Al migliore avvenire della nostra Italia – sicura nei suoi confini e nei mari che la circondano – che per virtù dei suoi figli, nei sacrifici della guerra ha con la vittoria compiuta la sua unità e rinsaldta la coscienza nazionale, dedichiamo ogni nostra attività con fervore d’entusiasmi e con fermezza di illuminati propositi.

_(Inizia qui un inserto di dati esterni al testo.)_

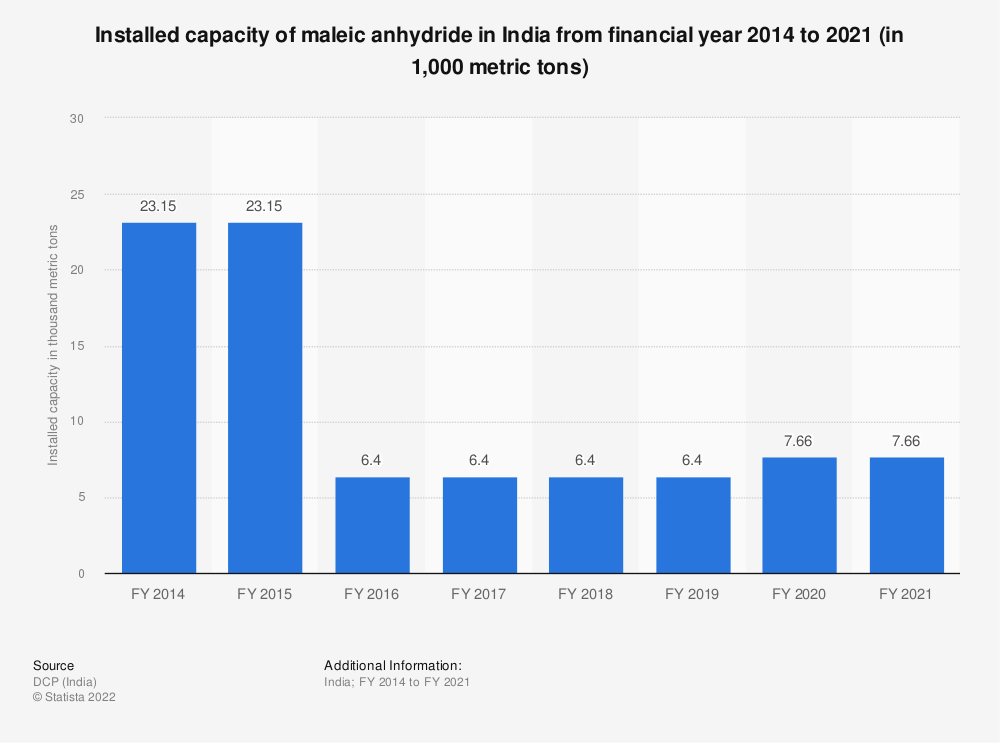 Statistic: Installed capacity of maleic anhydride in India from FY 2014 to FY 2018 (in 1,000 metric tons) | Statista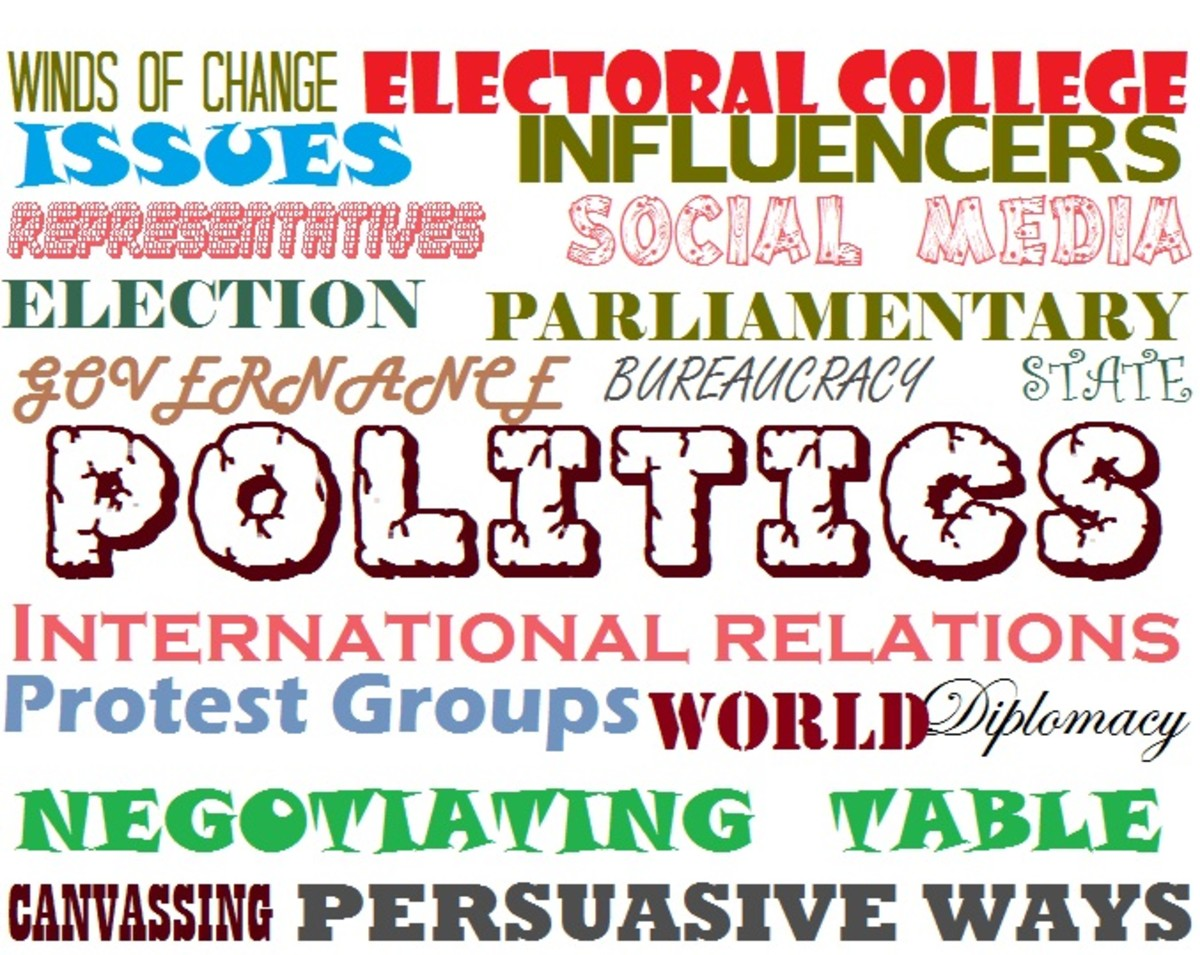 Word map about politics.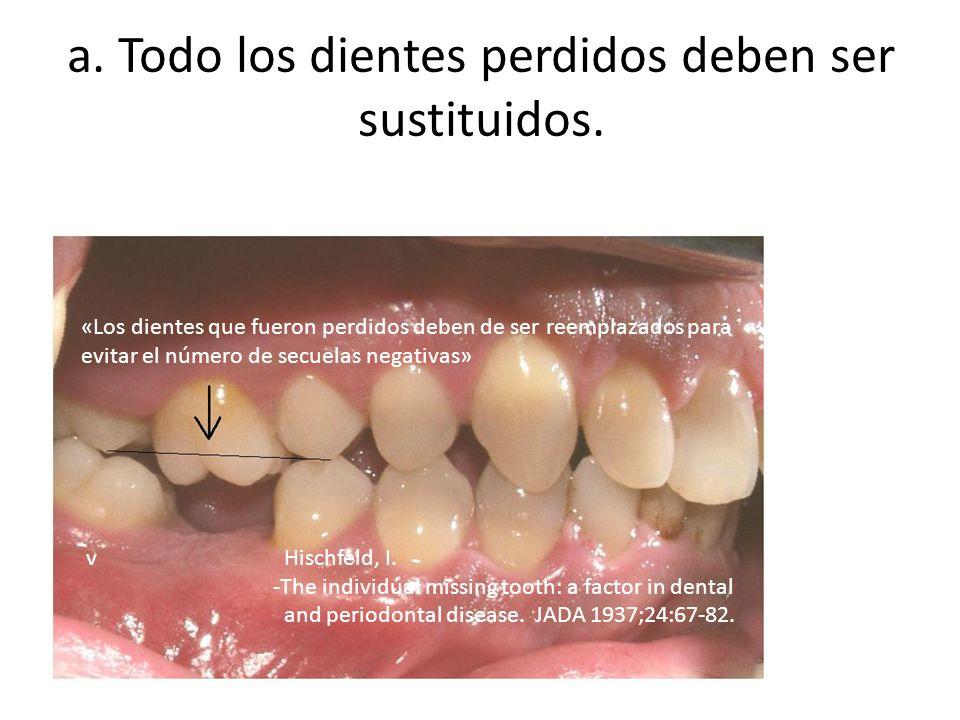 a. Todo los dientes perdidos deben ser sustituidos.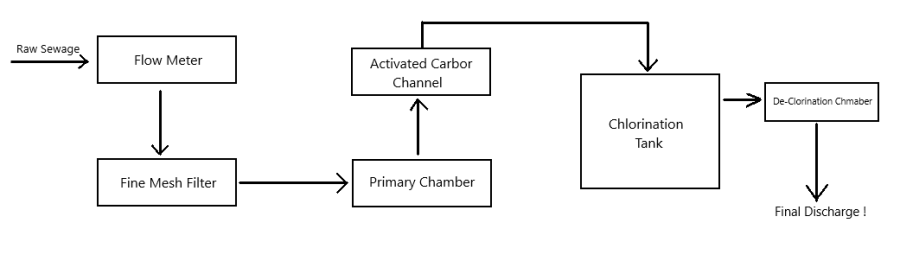 chemical sewage treatment plant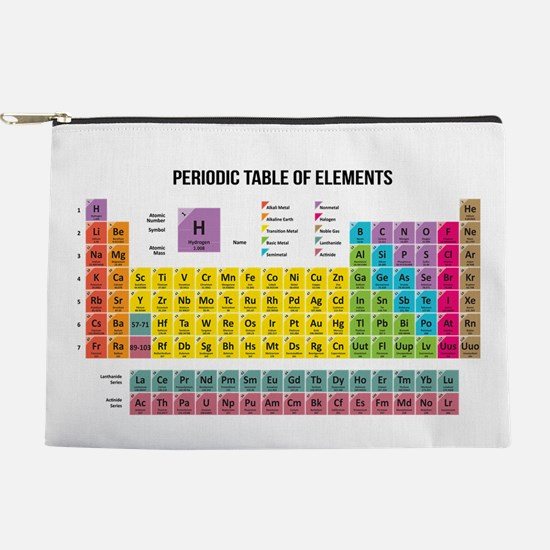 Periodic Table Of Elements Makeup Bag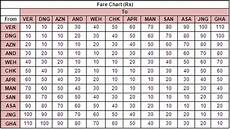 New Dtc Fare Chart 2017 New Fare Table Released For Mumbai Metro The Metro Rail Guy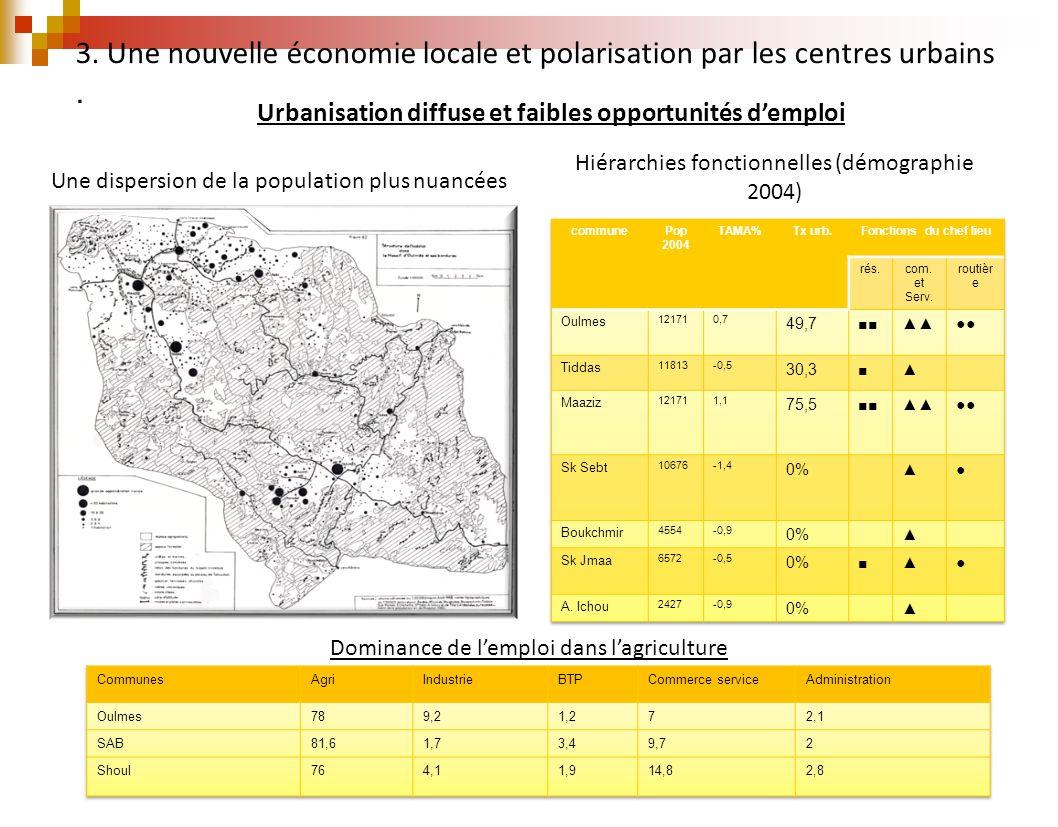 3. Une nouvelle économie locale et polarisation par les centres urbains. Hiérarchies fonctionnelles (démographie 2004) Urbanisation diffuse et faibles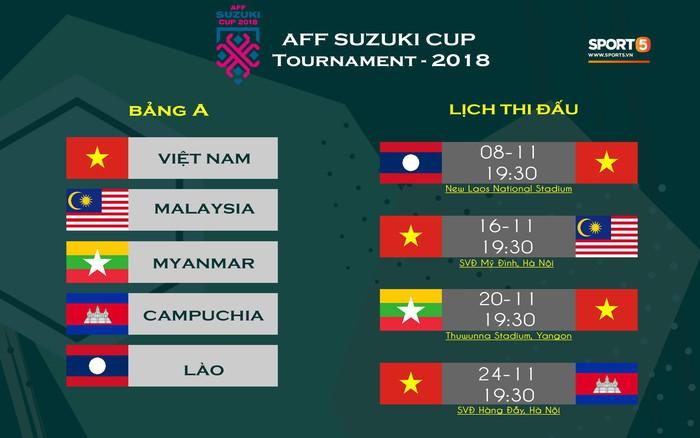 Lịch thi đấu AFF Cup 2018: đội tuyển Việt Nam được hưởng lợi, Thái Lan dễ thở ngày ra quân - Ảnh 1.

Ad uno Stato accentratore tendente a limitare e regolare ogni potere organico e ogni attività civica e individuale, vogliamo sul terreno costituzionale sostituire uno Stato veramente popolare, che riconosca i limiti della sua attività, che rispetti i nuclei e gli organismi naturali – la famiglia, le classi, i Comuni – che rispetti la personalità individuale e incoraggi le iniziative private. E perché lo Stato sia la più sincera espressione del volere popolare, domandiamo la riforma dell’Istituto Parlamentare sulla base della rappresentanza proporzionale, non escluso il voto delle donne, e il Senato elettivo, come rappresentanza direttiva degli organismi nazionali, accademici, amministrativi e sindacali: vogliamo la riforma della burocrazia e degli ordinamenti giudiziari e la semplificazione della legislazione, invochiamo il riconoscimento giuridico delle classi, l’autonomia comunale, la riforma degli Enti Provinciali e il più largo decentramento nelle unità regionali.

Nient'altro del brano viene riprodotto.